«Очень непростой ребенок» Вика
tanja_tank — 11.02.2016 ...Мама Вики любила говорить ей, что те дети, кого родители действительно не любят — живут в детдомах. И вообще, что бы она понимала в плохом детстве! И долгое время Вика убеждала себя, что мама ее действительно любит. Ну да, специфически, но любит же!Но каждый раз, перебирая свои детские фотографии, перечеркнутые маминой рукой, или вспоминая ее зловещий шепот: "Спрыгни завтра с крыши, а то я тебя во сне удавлю" - Вика осознавала, что находится в плену очень большого самообмана. Пока, наконец, не поняла, что готова дать своему детству объективную оценку и назвать поступки матери своими именами.

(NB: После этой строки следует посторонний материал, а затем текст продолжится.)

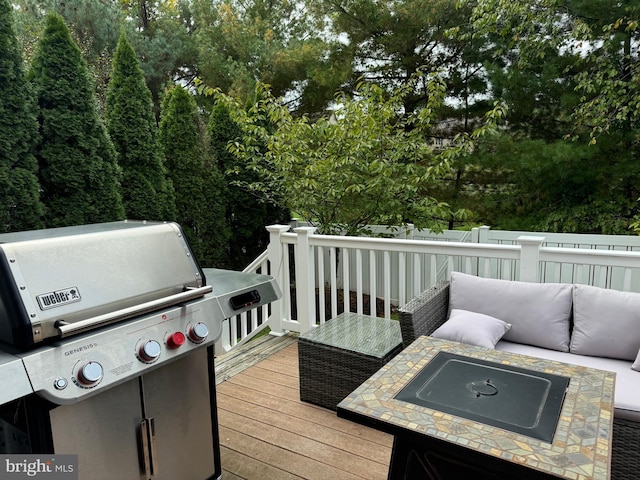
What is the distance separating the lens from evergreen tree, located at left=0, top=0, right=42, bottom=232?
3279 mm

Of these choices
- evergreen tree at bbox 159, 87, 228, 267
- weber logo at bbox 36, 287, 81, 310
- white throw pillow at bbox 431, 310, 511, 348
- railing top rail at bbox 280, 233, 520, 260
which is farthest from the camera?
evergreen tree at bbox 159, 87, 228, 267

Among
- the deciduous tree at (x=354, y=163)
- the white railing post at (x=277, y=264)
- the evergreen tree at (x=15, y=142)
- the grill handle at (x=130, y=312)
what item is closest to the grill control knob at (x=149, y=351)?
the grill handle at (x=130, y=312)

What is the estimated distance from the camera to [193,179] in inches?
204

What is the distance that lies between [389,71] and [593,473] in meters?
7.05

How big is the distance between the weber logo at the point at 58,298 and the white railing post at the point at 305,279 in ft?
8.19

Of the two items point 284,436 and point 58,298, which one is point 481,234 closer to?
point 284,436

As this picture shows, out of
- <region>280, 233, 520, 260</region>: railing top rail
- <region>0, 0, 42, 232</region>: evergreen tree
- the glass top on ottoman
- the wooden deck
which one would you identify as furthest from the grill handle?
<region>0, 0, 42, 232</region>: evergreen tree

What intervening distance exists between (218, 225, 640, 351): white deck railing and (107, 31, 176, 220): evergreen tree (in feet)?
4.96

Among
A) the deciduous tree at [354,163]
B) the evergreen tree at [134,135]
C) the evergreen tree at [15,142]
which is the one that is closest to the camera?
the evergreen tree at [15,142]

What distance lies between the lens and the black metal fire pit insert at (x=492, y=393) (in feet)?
4.24

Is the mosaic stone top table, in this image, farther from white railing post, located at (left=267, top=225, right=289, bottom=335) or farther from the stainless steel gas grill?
white railing post, located at (left=267, top=225, right=289, bottom=335)

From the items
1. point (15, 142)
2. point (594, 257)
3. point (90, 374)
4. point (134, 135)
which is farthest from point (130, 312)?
point (134, 135)

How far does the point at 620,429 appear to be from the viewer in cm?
184

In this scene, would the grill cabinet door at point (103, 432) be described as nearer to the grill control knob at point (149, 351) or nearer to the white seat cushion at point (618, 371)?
the grill control knob at point (149, 351)
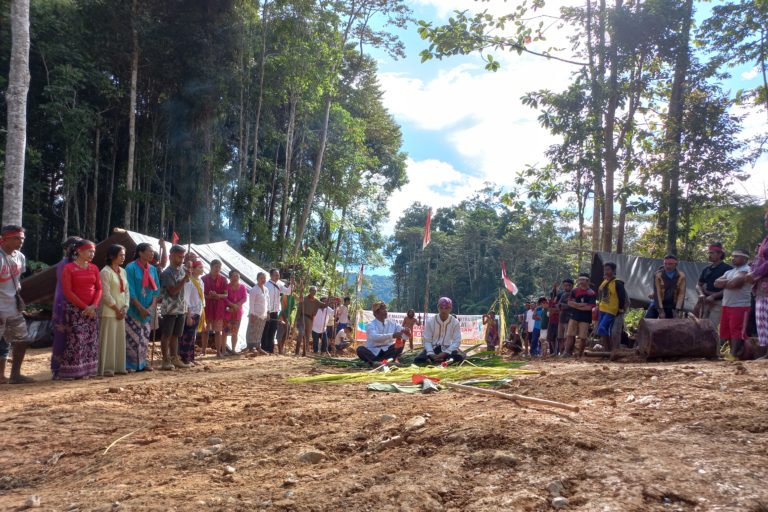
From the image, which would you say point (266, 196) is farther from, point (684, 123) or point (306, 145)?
point (684, 123)

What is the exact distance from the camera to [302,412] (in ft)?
13.6

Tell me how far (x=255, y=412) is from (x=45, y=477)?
4.82ft

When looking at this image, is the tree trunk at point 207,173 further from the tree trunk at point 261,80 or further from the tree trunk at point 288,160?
the tree trunk at point 288,160

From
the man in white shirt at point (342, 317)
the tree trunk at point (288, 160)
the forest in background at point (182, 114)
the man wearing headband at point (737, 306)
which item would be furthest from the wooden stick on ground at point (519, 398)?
the tree trunk at point (288, 160)

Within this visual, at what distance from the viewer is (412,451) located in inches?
114

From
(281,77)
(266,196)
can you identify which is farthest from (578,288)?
(266,196)

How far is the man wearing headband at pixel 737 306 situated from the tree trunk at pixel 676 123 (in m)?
6.94

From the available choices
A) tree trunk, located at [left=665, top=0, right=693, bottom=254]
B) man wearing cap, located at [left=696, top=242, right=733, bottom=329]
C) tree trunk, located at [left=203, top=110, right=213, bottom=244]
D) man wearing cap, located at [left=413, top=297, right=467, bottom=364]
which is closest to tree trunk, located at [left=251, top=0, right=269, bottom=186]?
tree trunk, located at [left=203, top=110, right=213, bottom=244]

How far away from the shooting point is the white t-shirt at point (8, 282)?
586 cm

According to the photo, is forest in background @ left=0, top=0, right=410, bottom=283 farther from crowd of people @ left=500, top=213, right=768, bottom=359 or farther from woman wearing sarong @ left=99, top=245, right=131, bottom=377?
crowd of people @ left=500, top=213, right=768, bottom=359

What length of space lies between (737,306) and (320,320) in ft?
29.3

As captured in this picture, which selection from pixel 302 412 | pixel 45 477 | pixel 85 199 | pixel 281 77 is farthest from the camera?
pixel 281 77

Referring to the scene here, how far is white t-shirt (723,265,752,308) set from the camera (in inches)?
272

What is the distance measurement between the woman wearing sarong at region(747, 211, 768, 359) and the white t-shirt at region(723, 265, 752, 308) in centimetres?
47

«До того, как я наткнулась на этот блог, я не знала о том, что есть просто вот такие люди и думала, что мама, видимо, все-таки любит меня, но не умеет этого показать. Потому что не может же мама не любить!
Но потом вспомнила: когда я была маленькая, то делала открытку для мамы и подписала «от твоей любимой дочери». Мама мне указала на то, что я не могу так писать, я же не знаю, что именно она чувствует, поэтому надо писать «любящей»…
Тарелка на голове, капуста в карманах
...Когда я родилась, мама была замужем и было ей 18. Детство у нее было не очень хорошее, бабушка прилично пила, и в какой-то момент мама со своим младшим братом оказались в интернате. Подробностей не знаю, мама о детстве рассказывала не очень охотно и не всегда правду. К примеру, она мне говорила, что ее в этой семье удочерили, а позднее, когда появилась необходимость собрать документы родственников за несколько поколений, оказалось, что удочерили бабушку.
Когда мне было четыре, родители развелись, мама уехала в другой город, я осталась жить у бабушки. Ко второму классу мама меня забрала. И началось...
Первый раз бита я была за плюшевого льва. Я приехала к маме, у нее на полке была мягкая игрушка – лев, наряженный в короля. Я взяла его поиграть, за что была довольно основательно наказана и усвоила, что «это мое, трогать нельзя, вот есть у тебя свое – с этим и играй». Физические наказания вошли в систему - за дело и не очень за дело. Ремень, подзатыльники, стояние в углу на горохе или соли.
С личными границами у нас в семье было плохо. Точнее, у мамы они были, а у меня, предполагалось, появятся вместе с зарплатой и собственным жильем.
В детстве у меня была копилка, в которую складывались копейки, найденные на улице, или полученные за сдачу бутылок (опять же, найденных на улице, мама никогда не пила алкоголь). Однажды я захотела купить на эту мелочь продававшиеся тогда коробочки-сюрпризы, в них были конфета и симпатичный браслетик. Залезла в свою копилку (глубоко спрятанную в столе), а она пустая. Спросила маму, где же мелочь, а она ответила: а, выпала, наверное, поищи, у тебя же в столе бардак, наверное, завалилось...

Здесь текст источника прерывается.